Sportdirektor Miroslav Stevic setzt ebenfalls auf den ehemaligen Bundesligacoach.

"Gerne hätte ich Ewald Lienen die Mannschaft zu Beginn der neuen Saison auf einem sicheren Tabellenplatz übergeben", sagte der Serbe.

"Ich bin ihm sehr dankbar, dass er in dieser schwierigen Situation zu uns kommt, um uns aus der aktuellen Krise zu helfen."

Zudem dankte Stevic Wolf für seine Arbeit: "Leider hat ihm die kleine Prise Glück gefehlt, die du für den Erfolg brauchst."

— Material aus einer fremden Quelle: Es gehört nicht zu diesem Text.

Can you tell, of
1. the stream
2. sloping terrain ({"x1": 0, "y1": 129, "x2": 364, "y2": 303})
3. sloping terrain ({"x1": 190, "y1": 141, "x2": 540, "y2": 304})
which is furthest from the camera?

Wolf kritisiert Vereinsführung

Der Coach verbrachte die Zeit nach seiner Entlassung Weißbier trinkend vor dem "Löwenstüberl" und warf der Vereinsführung fehlende Rückendeckung vor.

"Ich bin schon sehr überrascht. Ich bin überzeugt, dass ich mit der Mannschaft schon die Punkte geholt hätte", meinte Wolf.

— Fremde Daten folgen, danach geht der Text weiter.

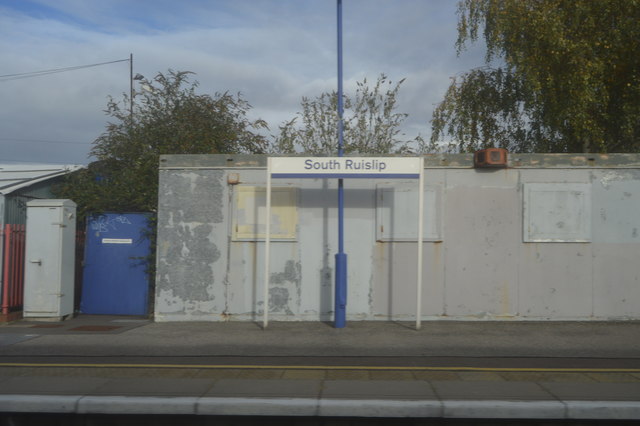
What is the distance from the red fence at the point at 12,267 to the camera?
39.7ft

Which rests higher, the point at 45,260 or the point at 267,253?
the point at 267,253

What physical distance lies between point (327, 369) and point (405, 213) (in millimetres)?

Stattdessen soll Nachfolger Lienen die Sechziger vor dem Absturz in die Drittklassigkeit retten.

Der neue Coach war vor Athen bislang beim MSV Duisburg (1993-94), Hansa Rostock (1997-99), dem 1. FC Köln (1999-2002), CD Teneriffa (2002-03), Borussia Mönchengladbach (2003) und Hannover 96 (2004-05) als Trainer tätig.

Als Spieler bestritt er 333 Bundesliga- (49 Tore) und 171 Zweitligaspiele (27 Tore) für Arminia Bielefeld, Duisburg und die Gladbacher, mit denen er 1979 den UEFA-Pokal gewann

Sein neuer Assistent wird Abder Ramdane.

Morddrohungen der Fans gegen die Mannschaft

Bei den "Löwen" hatte sich die Situation nach dem 0:0 in Wehen nochmal zugespitzt, als die mitgereisten Fans die Spieler übel beschimpft hatten.

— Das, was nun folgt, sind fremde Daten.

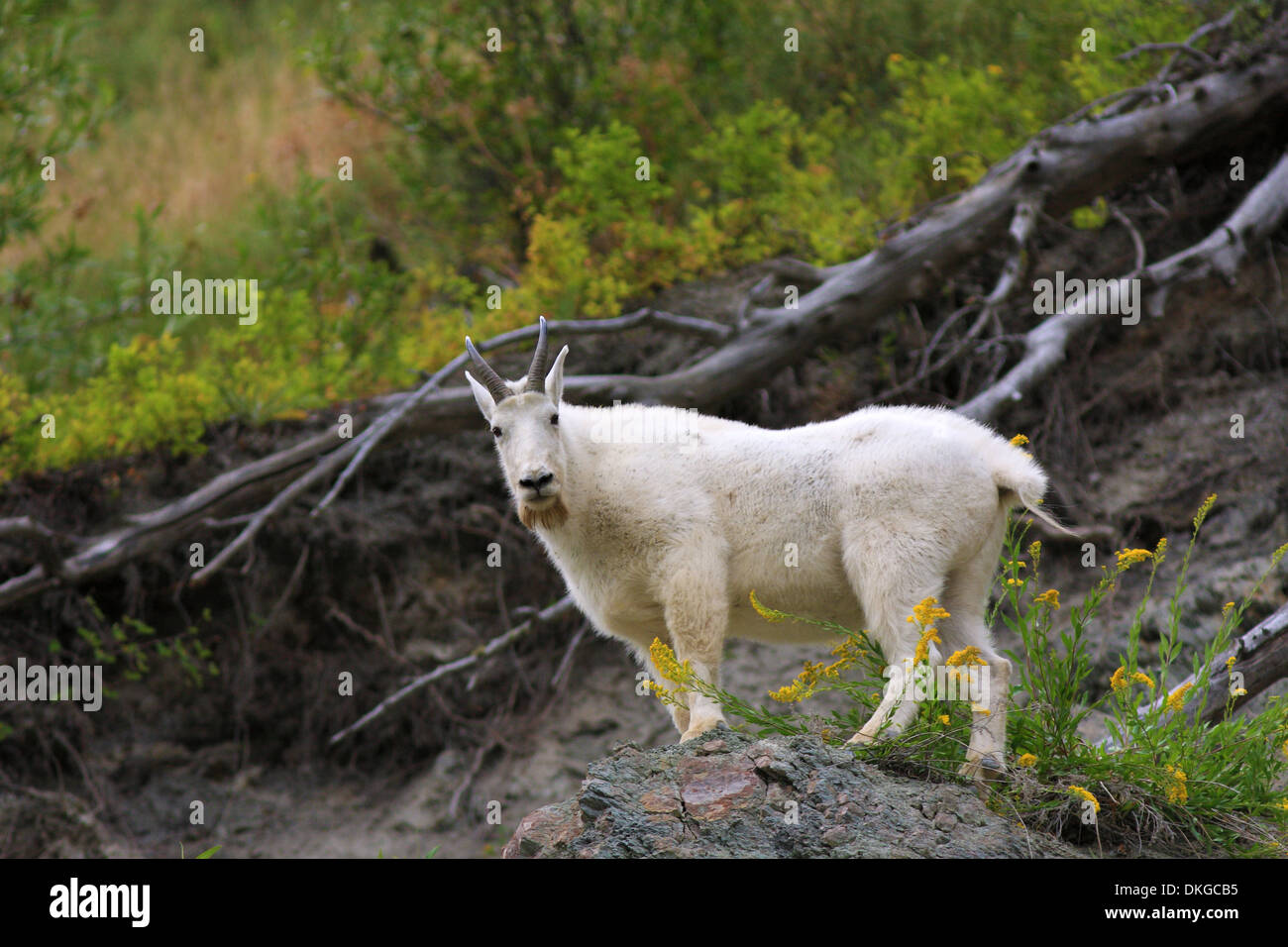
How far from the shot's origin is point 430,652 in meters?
10.9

"Wenn ihr absteigt, schlagen wir euch alle tot", skandierten sie und schickten die in Richtung Fan-Block gegangenen Akteure wieder weg.

"Verständlich, dass die Fans sauer sind", meinte Kapitän Benny Lauth.

Ähnlich äußerte sich auch Stevic: "Jeder Fan hat das Recht, unzufrieden zu sein. Aber wir brauchen die Fans jetzt mehr denn je. Nur so ist das Minimalziel noch zu erreichen, die Saison zu retten."

Ziel sei es nun, mit einem Heimsieg gegen Alemannia Aachen am Sonntag das Abstiegsgespenst zu vertreiben. "Es wurde immer vom Endspiel geredet, jetzt haben wir es am Sonntag gegen Aachen", so Stevic.